Small investors pile into AI amid viral sensation of ChatGPT
The record-breaking growth of ChatGPT has caused Wall Street to put a spotlight on AI to an extent reminiscent of the blockchain hype from a few years ago.
Small investors are piling into small-cap firms that employ artificial intelligence amid intensifying competition between tech titans Google parent Alphabet and Microsoft to secure leadership in the next big driver of growth.
The viral success of ChatGPT has turned the spotlight on AI on Wall Street, reminiscent of the blockchain hype from a few years ago when shares of companies remotely associated with the technology surged.
The $3bn (€2.8bn) AI software firm C3.ai was the fifth most actively traded on Fidelity’s platform for small investors this week, while drawing record daily retail inflows worth $31.4m, according to Vanda Research.
“Small-cap firms have AI as a much larger part of their business than the larger ones,” said Matthew Tuttle, chief executive officer of Tuttle Capital Management on the reason behind retail investors’ focus on the smaller firms.
Mr Tuttle said he had shorted C3.ai shares about a week ago, but was looking to switch to the long side because “that’s where the action is”.
SoundHound, which offers a voice AI platform services, and Thailand’s security firm Guardforce AI, have more than doubled so far this year, while analytics firm BigBear.ai gained nine-fold in value.
“We are in a new and exciting AI arms race right now, and speculative investors are clearly trying to find the potential winners in the increasing growing caldron of AI adjacent companies,” said Arthur Hogan, chief market strategist at B Riley Wealth.
Google-owner Alphabet said this week it would launch a chatbot service Bard and more artificial intelligence for its search engine as well as developers.
Microsoft is in a strong position in the AI race due to the combination of its close partnership with OpenAI and its Azure capabilities around compute and data, said Barclays analyst Raimo Lenschow.
US-listed shares of Baidu climbed nearly 15% at one stage on Tuesday after the Chinese search engine said it would complete internal testing of a ChatGPT-style project called “Ernie Bot” in March.
A flurry of Chinese AI stocks also rallied, as the global frenzy around the Microsoft-backed chatbot sensation ChatGPT spurred speculative bets on the new technology.
Just two months after its launch, ChatGPT — which can generate articles, essays, jokes and even poetry in response to prompts — has been rated the fastest-growing consumer app in history.
It has prompted many tech firms to double down on the heavily hyped generative AI technology, which until recently existed more in the background than as a solid contributor to the bottom line.
“There will clearly be winners and losers in the markets current new thing AI, but it will also take some time to ascertain how all these artificial intelligence focused companies plan on monetising this exciting new technology,” Mr Hogan said.

- MATERIAL SUPPLIED

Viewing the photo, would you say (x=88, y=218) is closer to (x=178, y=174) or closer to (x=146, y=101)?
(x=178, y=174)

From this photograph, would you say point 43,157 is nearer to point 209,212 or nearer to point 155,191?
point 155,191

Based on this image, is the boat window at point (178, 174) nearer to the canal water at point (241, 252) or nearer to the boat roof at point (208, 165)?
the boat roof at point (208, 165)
---
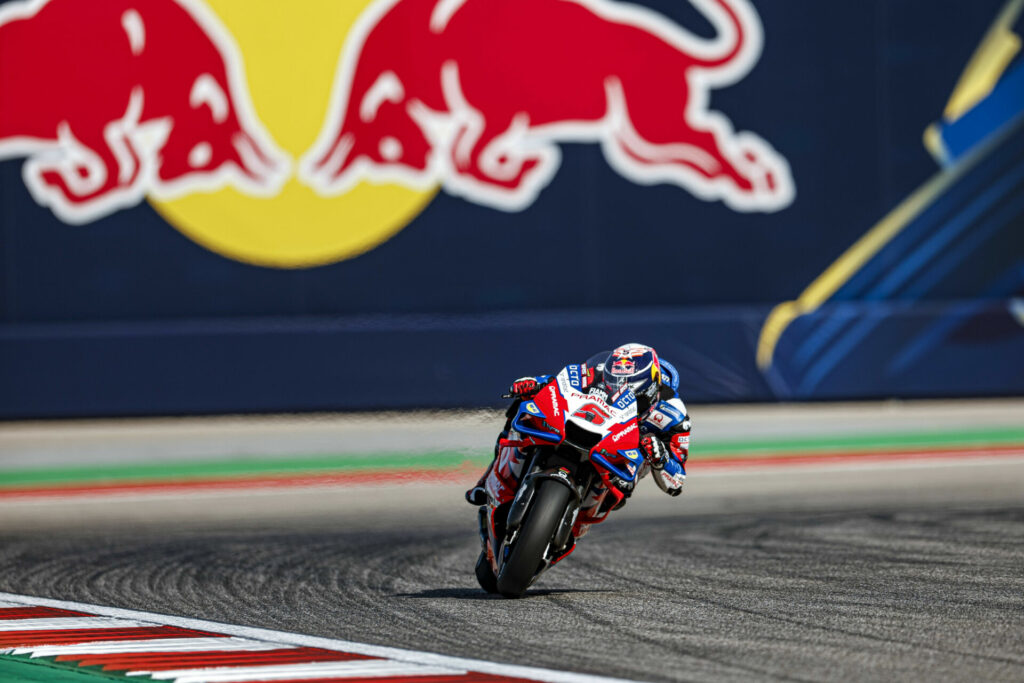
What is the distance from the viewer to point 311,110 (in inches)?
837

- REQUIRED TASKS
A: Recast the paragraph of the article on AI stocks that begins "SoundHound, which offers" as a list, keeping each firm's description and its share performance.
B: List every person named in the article on AI stocks, along with the role the article gives each one.
C: Reproduce the portion of the article on AI stocks starting with "SoundHound, which offers" and going on through "well as developers.".
These rows have no connection to the article on AI stocks.

- OUTPUTS FOR THE TASKS
A:
- SoundHound (voice AI platform services): more than doubled so far this year
- Guardforce AI (Thailand's security firm): more than doubled so far this year
- BigBear.ai (analytics firm): gained nine-fold in value

B:
- Matthew Tuttle, chief executive officer of Tuttle Capital Management
- Arthur Hogan, chief market strategist at B Riley Wealth
- Raimo Lenschow, Barclays analyst

C:
SoundHound, which offers a voice AI platform services, and Thailand’s security firm Guardforce AI, have more than doubled so far this year, while analytics firm BigBear.ai gained nine-fold in value.
“We are in a new and exciting AI arms race right now, and speculative investors are clearly trying to find the potential winners in the increasing growing caldron of AI adjacent companies,” said Arthur Hogan, chief market strategist at B Riley Wealth.
Google-owner Alphabet said this week it would launch a chatbot service Bard and more artificial intelligence for its search engine as well as developers.